Chapter 8. Single Combat.

She woke up with a nagging feeling that something was going to happen today.

Which was fine with her, let something happen! It would be at least some diversion amid this boring English life!

Her female intuition had never failed her before, and so she stretched out in her bed, smiling at the ceiling.

Oh, how she was sick of the plafonds, picturing the heroes of Antiquity, all over this house! One could go mad, waking up every morning, staring at the half-naked bodies of goddesses. She would admit even to herself that she had already memorized the names and family relations of each one…

She reached out, to poke her sleeping husband. Well, right. This miracle clearly was not to be: like it had become the custom lately, he was long gone. Or was it that he wasn't back yet?

One of these days, she might blow up the Ministry of Magic, and without a magic wand – her glower would be sufficient. Along with this house, that she had inherited from her parents.

How long had her parents actually resided at this place? A week? A month? As far as she could remember them – they died when she was not quite six years old – her mother was not terribly fond of the English weather, which was why they spent most of the time on the Continent.

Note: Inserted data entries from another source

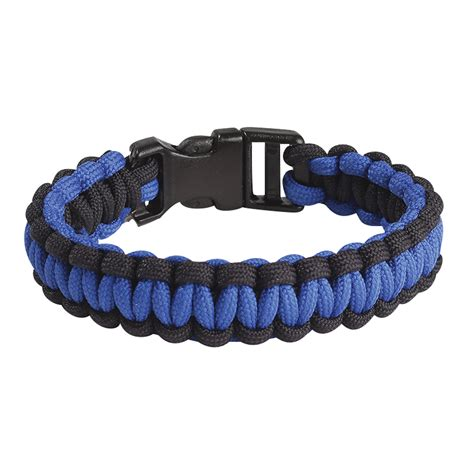 Blue Line Braided Bracelet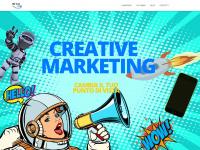 sitook.com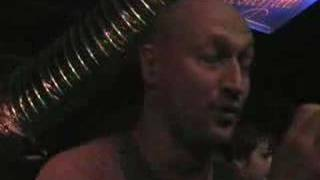 "Гоша Куценко и Anatomy of Soul ""Kometa"" (live)"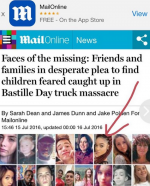 "Nigerian Girl Listed Amongst The Terrorist Attack Victims Plans To Sue UK Tabloid ""Daily Mail"" For Falsified Information"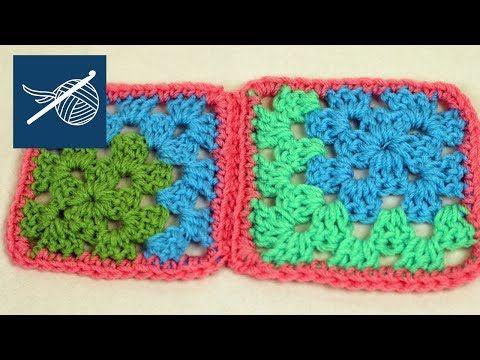 107 besten Lefty-Crocheting Bilder auf Pinterest | Anleitungen ...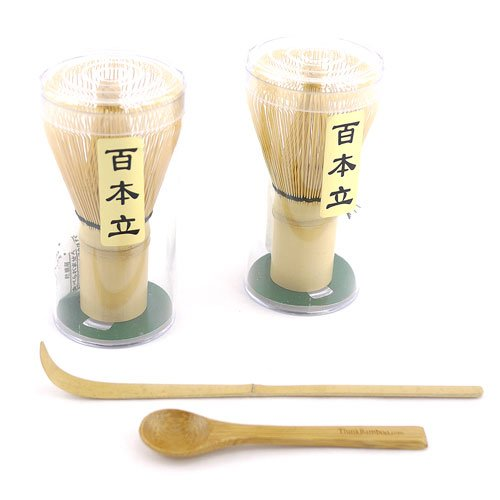 For Sale! 2 Tea Whisks with 1 small scoop, and 1 chashaku for preparing matcha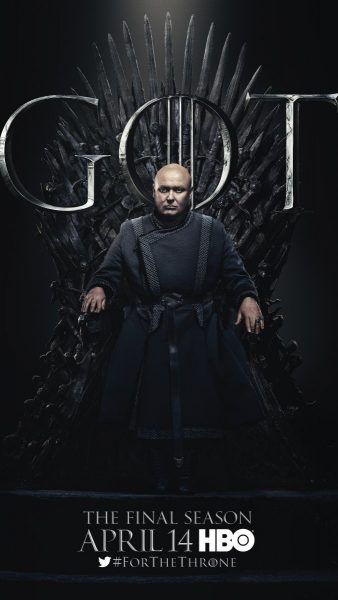 game-of-thrones-season-8-varys-poster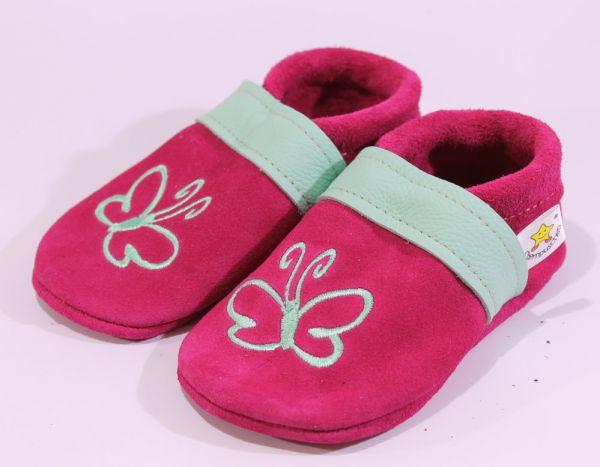 Lederpuschen Gr.24 Schmetterling pink mint Wildleder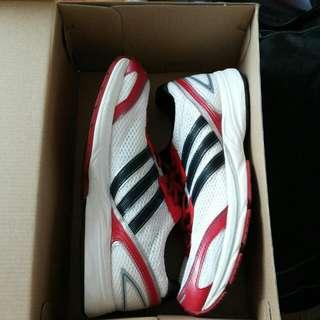 Adidas Adizero Ace Running Shoes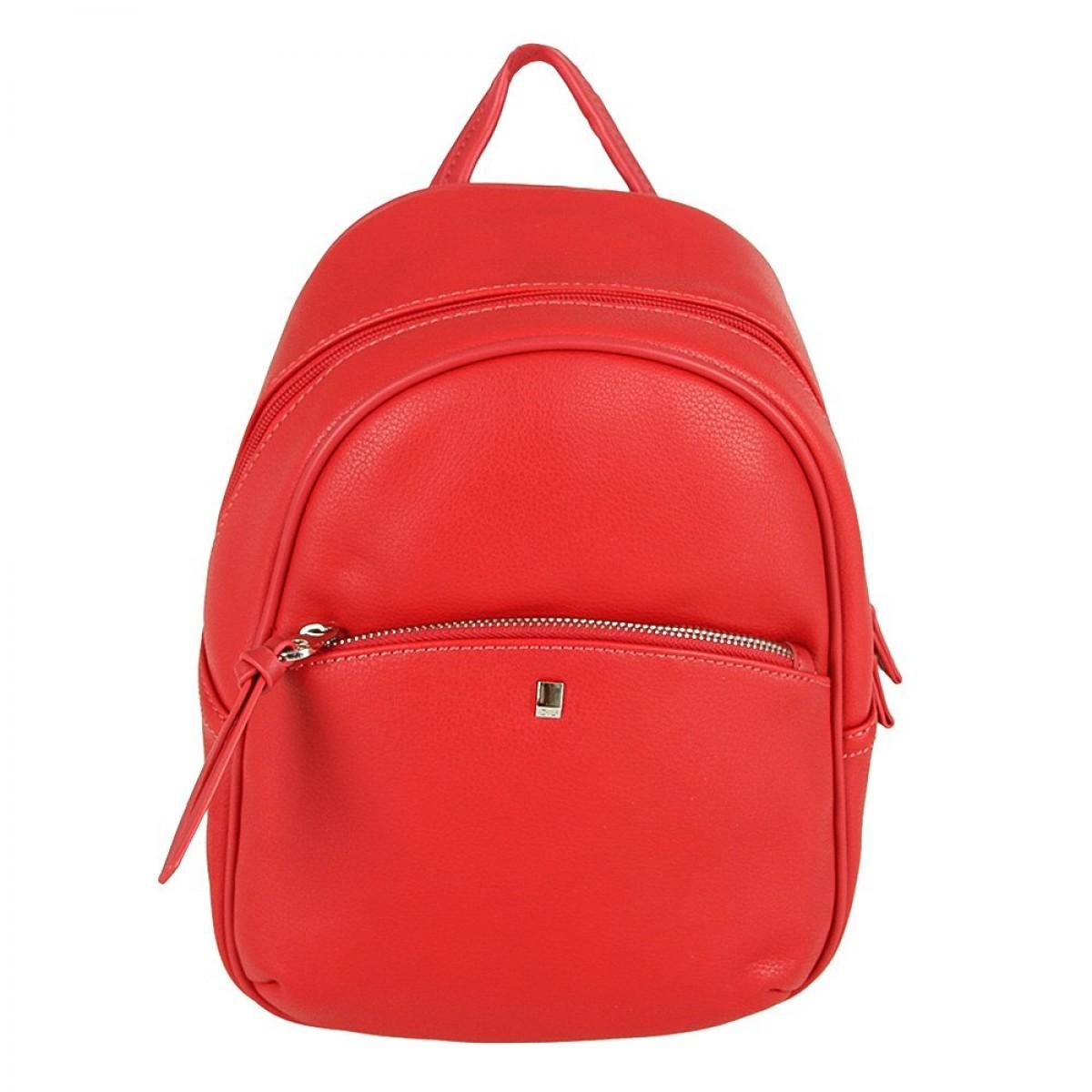 Жіночий рюкзак David Jones  5959-4 RED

And why does he have to like this house so much?

The girl smirked, remembering the rapture in her husband's eyes upon their first arrival here… Thank you, Uncle dearest. It wasn't enough that I had had to spend all my childhood, both in an out of school, with your slightly mental son; now that I am all grown up and married to boot, when I finally ought to be free of you, you managed to get me stuck on this island, in this boring and maddeningly quiet house…

But finally, today something is about to happen… Hopefully, it will be something more significant than the arrival of a new house elf. After all, this already happened yesterday; and there is nothing more boring than a repeat.

She stretched again and glanced at the clock: the sun had been up for more than an hour. Where had her husband gone again? Or did the Ministry introduce a mandatory morning roll call, to which the higher ups were to show up at dawn? No, she didn't like England. Not two years ago; not now.

"Good morning, Madame Helene," the female house elf entered the room and curtsied. The girl couldn't help but smile: here was the one joy in this household. She looked the elf over: she was wearing a summer dress and apron that she, Helene had designed and the house elves sewed. This was fun…

"You put your uniform inside out again," the girl pointed out, jumping off the bed and heading for the servant. The other flashed her huge eyes at her mistress in embarrassment, and set down the breakfast tray on the little table.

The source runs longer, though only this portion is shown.